Print every one of the following rows verbatim, keeping each character and line break unchanged.

## start Input

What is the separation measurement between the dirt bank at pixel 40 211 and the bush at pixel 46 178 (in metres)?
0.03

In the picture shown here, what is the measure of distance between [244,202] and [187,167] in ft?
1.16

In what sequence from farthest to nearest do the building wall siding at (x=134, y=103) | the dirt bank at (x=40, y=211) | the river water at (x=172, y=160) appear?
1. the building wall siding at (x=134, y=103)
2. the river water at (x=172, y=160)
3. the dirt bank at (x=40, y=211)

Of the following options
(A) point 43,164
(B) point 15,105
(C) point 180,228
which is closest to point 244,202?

## end Input

Solution to this problem
What is the separation measurement between the dirt bank at pixel 40 211 and the bush at pixel 46 178 (in metres)?
0.03

In the picture shown here, what is the measure of distance between [244,202] and [187,167] in ft?
1.16

In what sequence from farthest to nearest do the building wall siding at (x=134, y=103) | the dirt bank at (x=40, y=211) | the river water at (x=172, y=160) appear?
1. the building wall siding at (x=134, y=103)
2. the river water at (x=172, y=160)
3. the dirt bank at (x=40, y=211)

Of the following options
(A) point 43,164
(B) point 15,105
(C) point 180,228
which is closest to point 244,202?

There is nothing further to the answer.